EXTRACT TO READ:

————

State v. Williams

668 P.2d 1236 | Or. Ct. App. | 1983

GILLETTE, P. J.

In this criminal proceeding, the state appeals from a trial court order suppressing defendant’s confession to the crime of robbery in the first degree. The state contends that the trial court erred by concluding that defendant’s confession was involuntary and had been obtained through a violation of his Sixth Amendment right to counsel and the constitutional protections explained in Edwards v. Arizona, 451 US 477,101 S Ct 1880, 68 L Ed 2d 378 (1981). Defendant cross-appeals, claiming that his statement was the product of an illegal arrest and should have been excluded for that reason. We hold that defendant’s confession was voluntary, that Edwards does not apply to the facts of this case, that defendant waived his right to counsel and that the arrest was legal. Accordingly, we reverse.

On May 18, 1981, defendant was arrested in connection with a robbery. At the time of the arrest, he asserted his right to remain silent and requested an attorney. The following day, an information was filed in district court, charging defendant with first degree robbery. On May 21, an attorney was appointed to represent him. On May 22, the district attorney moved to dismiss the information against defendant, because there was insufficient evidence to proceed with a prosecution. The request was granted; defendant was not indicted.

————

INFORMATION PROVIDED:
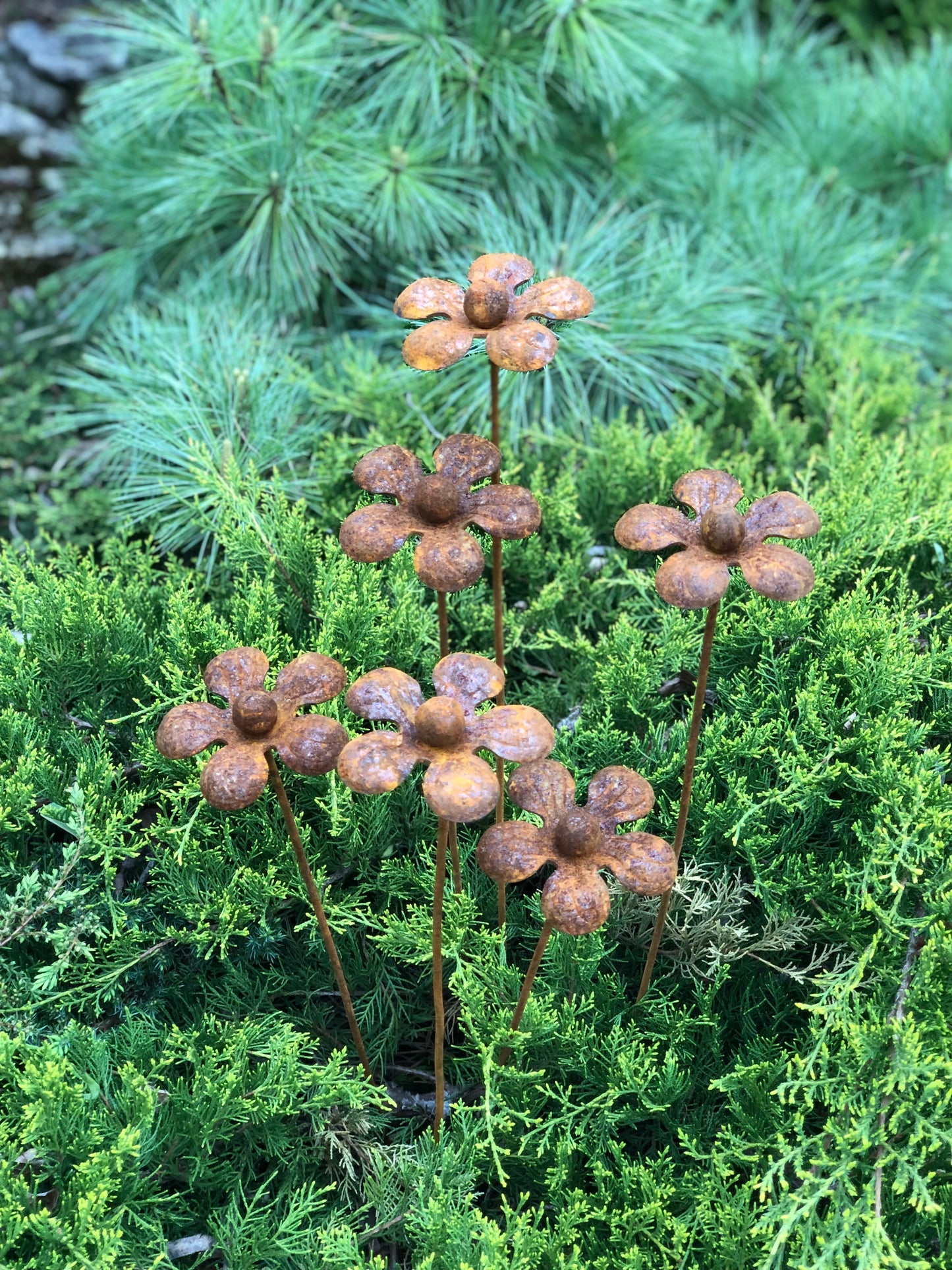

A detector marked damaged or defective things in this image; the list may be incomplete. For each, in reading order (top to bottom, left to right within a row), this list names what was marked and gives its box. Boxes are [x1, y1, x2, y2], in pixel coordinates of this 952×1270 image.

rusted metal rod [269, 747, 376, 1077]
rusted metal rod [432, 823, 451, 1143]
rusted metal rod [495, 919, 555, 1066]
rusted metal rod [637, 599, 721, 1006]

————

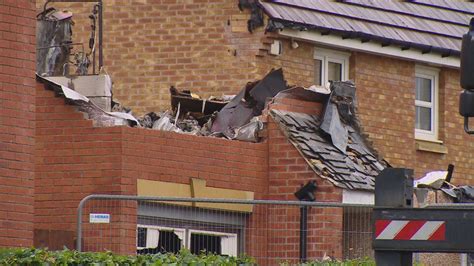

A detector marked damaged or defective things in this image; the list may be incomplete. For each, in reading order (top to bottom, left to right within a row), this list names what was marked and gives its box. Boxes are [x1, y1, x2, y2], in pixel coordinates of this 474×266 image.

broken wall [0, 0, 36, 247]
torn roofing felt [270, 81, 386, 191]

————

EXERCISE 1:
Repeat everything in the opinion from "GILLETTE, P. J." down to "Accordingly, we reverse.".
EXERCISE 2:
State whether each statement agrees with the opinion, answering yes or no and quoting the deciding words: (a) Defendant was indicted for first degree robbery. (b) An attorney was appointed to represent defendant on May 21. (c) The court holds that defendant's arrest was illegal.

WRITTEN REPLY 1:
GILLETTE, P. J.

In this criminal proceeding, the state appeals from a trial court order suppressing defendant’s confession to the crime of robbery in the first degree. The state contends that the trial court erred by concluding that defendant’s confession was involuntary and had been obtained through a violation of his Sixth Amendment right to counsel and the constitutional protections explained in Edwards v. Arizona, 451 US 477,101 S Ct 1880, 68 L Ed 2d 378 (1981). Defendant cross-appeals, claiming that his statement was the product of an illegal arrest and should have been excluded for that reason. We hold that defendant’s confession was voluntary, that Edwards does not apply to the facts of this case, that defendant waived his right to counsel and that the arrest was legal. Accordingly, we reverse.

WRITTEN REPLY 2:
(a) No: "defendant was not indicted."
(b) Yes: "On May 21, an attorney was appointed to represent him."
(c) No: "the arrest was legal."